WKZI
- Casey, Illinois; United States;
- Broadcast area: Charleston-Mattoon area
- Frequency: 800 kHz

Programming
- Format: Christian radio

Ownership
- Owner: American Hope Communications, Inc.
- Sister stations: WLHW; WEHP; WPFR;

History
- First air date: December 14, 1963

Technical information
- Licensing authority: FCC
- Facility ID: 73711
- Class: B
- Power: 250 watts
- Transmitter coordinates: 39°18′16.1″N 87°58′17.1″W﻿ / ﻿39.304472°N 87.971417°W
- Translators: 94.7 W234CK (Casey); 107.9 W300DD (Greenup);

Links
- Public license information: Public file; LMS;
- Website: wjly.org

= WKZI =

WKZI (800 AM) is a Christian radio station licensed to Casey, Illinois, United States. The station is owned by American Hope Communications, Inc.

==History==
The station began broadcasting December 14, 1963, and was owned by Paul Dean Ford. It initially aired a big band format.

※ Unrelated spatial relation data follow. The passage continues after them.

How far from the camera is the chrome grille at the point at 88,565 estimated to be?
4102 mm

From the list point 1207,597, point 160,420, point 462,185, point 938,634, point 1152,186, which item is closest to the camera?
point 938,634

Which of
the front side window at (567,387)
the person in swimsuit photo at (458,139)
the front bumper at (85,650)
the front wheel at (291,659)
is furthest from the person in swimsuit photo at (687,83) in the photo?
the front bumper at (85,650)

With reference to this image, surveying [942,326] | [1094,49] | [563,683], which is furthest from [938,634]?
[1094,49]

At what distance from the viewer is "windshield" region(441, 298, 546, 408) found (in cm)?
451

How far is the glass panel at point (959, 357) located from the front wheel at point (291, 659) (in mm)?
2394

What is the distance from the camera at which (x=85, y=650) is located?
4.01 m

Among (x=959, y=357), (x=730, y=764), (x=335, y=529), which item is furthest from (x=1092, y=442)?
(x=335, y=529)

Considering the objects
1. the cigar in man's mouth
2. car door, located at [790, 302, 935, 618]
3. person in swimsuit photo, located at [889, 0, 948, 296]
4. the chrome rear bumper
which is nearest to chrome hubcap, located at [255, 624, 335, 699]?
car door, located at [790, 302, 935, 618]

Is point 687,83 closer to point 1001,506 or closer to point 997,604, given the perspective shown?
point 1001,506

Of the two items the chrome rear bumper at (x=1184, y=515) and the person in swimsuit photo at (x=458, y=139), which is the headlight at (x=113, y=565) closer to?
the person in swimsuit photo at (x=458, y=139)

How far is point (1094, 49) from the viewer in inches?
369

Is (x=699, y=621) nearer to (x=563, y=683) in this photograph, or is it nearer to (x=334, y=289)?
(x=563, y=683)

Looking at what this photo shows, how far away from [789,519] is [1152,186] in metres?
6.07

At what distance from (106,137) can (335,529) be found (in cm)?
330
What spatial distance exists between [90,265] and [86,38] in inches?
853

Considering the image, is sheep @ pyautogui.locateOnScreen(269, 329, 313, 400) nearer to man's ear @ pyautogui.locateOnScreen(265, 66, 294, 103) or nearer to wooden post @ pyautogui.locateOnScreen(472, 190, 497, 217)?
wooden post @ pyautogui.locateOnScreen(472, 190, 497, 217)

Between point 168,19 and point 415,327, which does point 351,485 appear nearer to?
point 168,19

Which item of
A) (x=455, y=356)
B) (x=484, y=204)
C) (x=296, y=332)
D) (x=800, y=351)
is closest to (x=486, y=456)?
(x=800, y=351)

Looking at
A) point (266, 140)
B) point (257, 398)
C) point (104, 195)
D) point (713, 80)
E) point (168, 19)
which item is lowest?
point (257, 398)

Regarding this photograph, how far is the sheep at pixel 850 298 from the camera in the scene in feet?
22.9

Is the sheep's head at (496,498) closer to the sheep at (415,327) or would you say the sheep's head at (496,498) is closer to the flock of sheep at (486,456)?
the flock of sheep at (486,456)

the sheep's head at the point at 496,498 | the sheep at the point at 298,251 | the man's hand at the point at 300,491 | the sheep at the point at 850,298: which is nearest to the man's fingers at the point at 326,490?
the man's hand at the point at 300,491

By 1968, the station had adopted a country music format, which it continued to air until 1992. It was taken silent in 1992. In 1993, WKZI was transferred to Word Power, Inc., a nonprofit run by the Ford family, and the station adopted its current Christian format.

Effective October 29, 2021, the station was sold to American Hope Communications, along with WLHW, WPFR, WPFR-FM, and three translators, for $179,000.